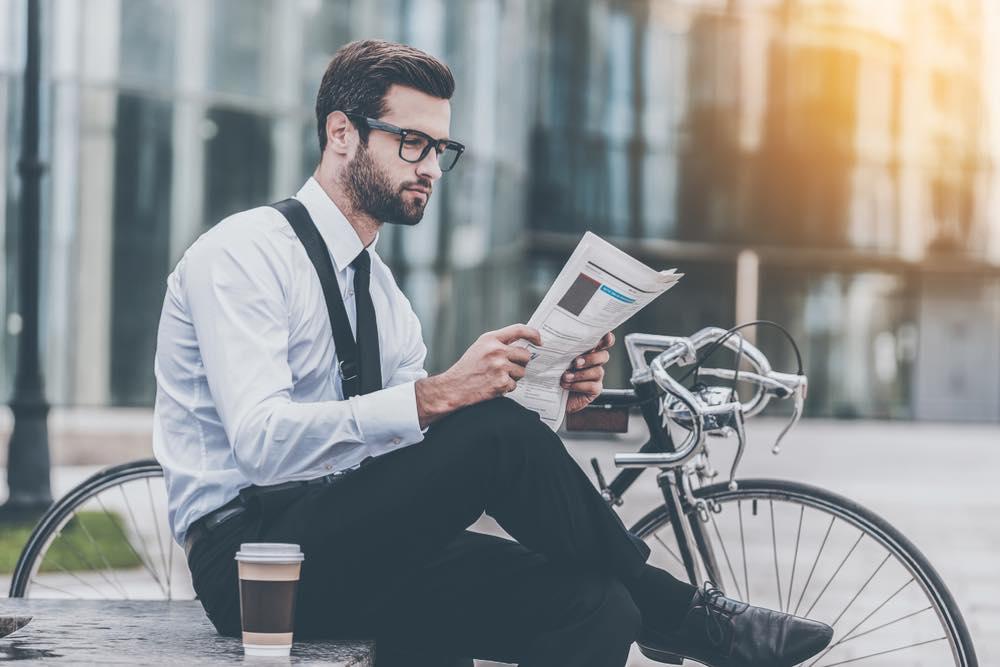 自転車で通勤中にベンチに腰掛け新聞を読む男性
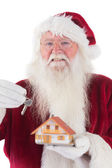 Santa hands the key to a tiny house — Stock Photo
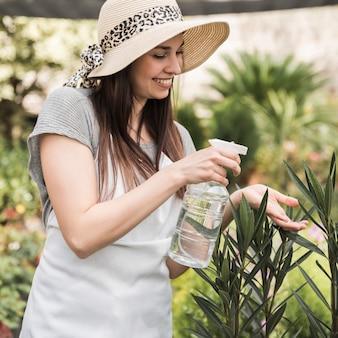Lächelndes sprühwasser der tragenden hut der jungen frau auf grünpflanze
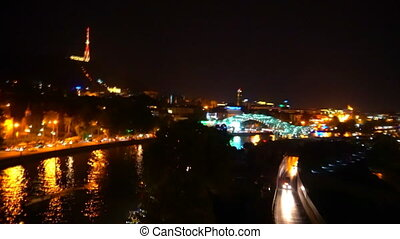 A panorama of the night colorful city from the funicular.
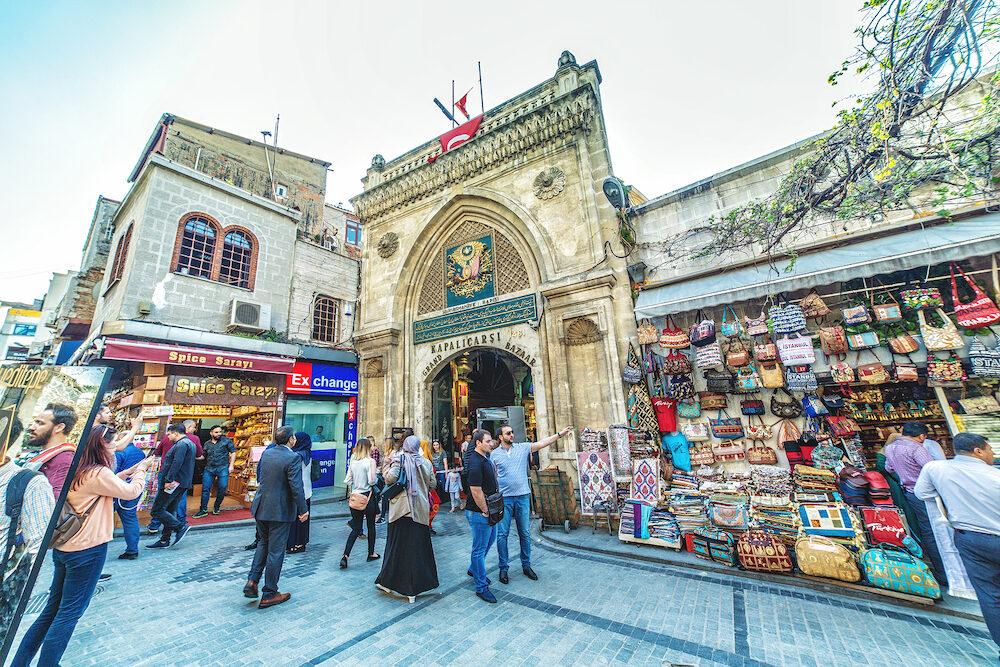 ISTANBUL, TURKEY- on : Exterior view of the Grand Bazar Gate.Unidentified Tourists visiting and shopping in the Grand Bazaar in Istanbul.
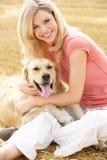 Frau, die mit Hund auf Stroh-Ballen sitzt, in geerntet lizenzfreie stockfotografie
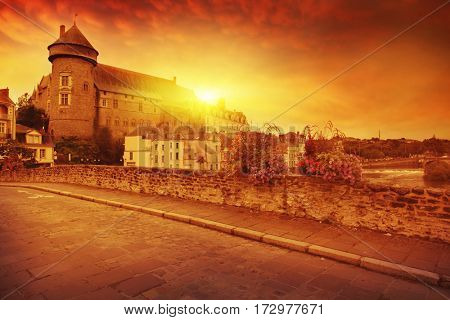 Old town in Europe and red sunset.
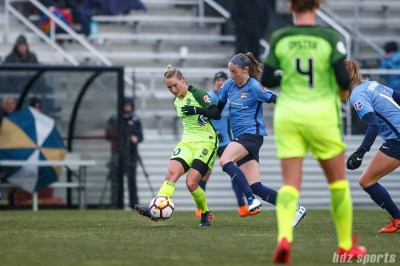 Seattle Reign FC midfielder Jessica Fishlock (10) and Sky Blue FC forward Janine Beckie (12)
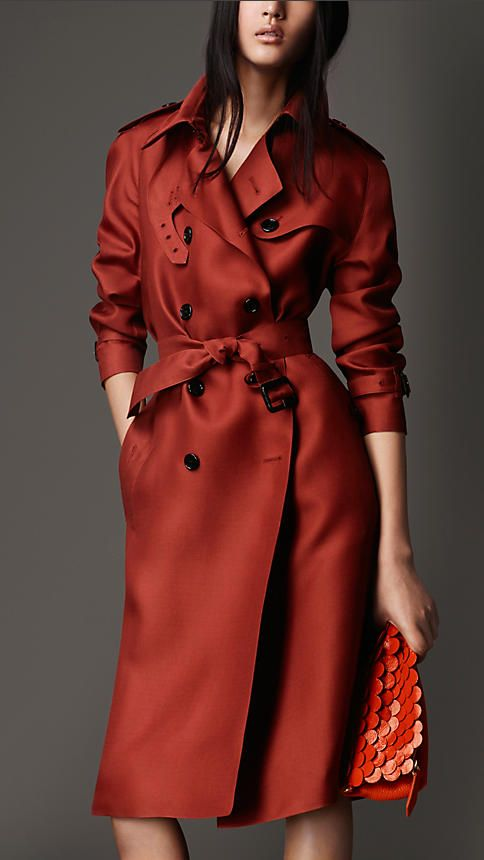 Burberry Russet Oversize Silk Gazar Trench Coat - A lustrous silk gazar trench coat with raglan sleeves for an oversize silhouette. The design is complete with heritage-inspired epaulettes, storm shield and belted cuffs. Discover the women's outerwear collection at Burberry.com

▶ [EXERCISE] A faithful copy of the records above is needed, with the pictures left out.

▶ [COMPLETED TASK]
 自転車で通勤中にベンチに腰掛け新聞を読む男性
 Santa hands the key to a tiny house — Stock Photo
Lächelndes sprühwasser der tragenden hut der jungen frau auf grünpflanze
 A panorama of the night colorful city from the funicular.
 ISTANBUL, TURKEY- on : Exterior view of the Grand Bazar Gate.Unidentified Tourists visiting and shopping in the Grand Bazaar in Istanbul.
 Frau, die mit Hund auf Stroh-Ballen sitzt, in geerntet lizenzfreie stockfotografie
 Old town in Europe and red sunset.
 Seattle Reign FC midfielder Jessica Fishlock (10) and Sky Blue FC forward Janine Beckie (12)
 Burberry Russet Oversize Silk Gazar Trench Coat - A lustrous silk gazar trench coat with raglan sleeves for an oversize silhouette. The design is complete with heritage-inspired epaulettes, storm shield and belted cuffs. Discover the women's outerwear collection at Burberry.com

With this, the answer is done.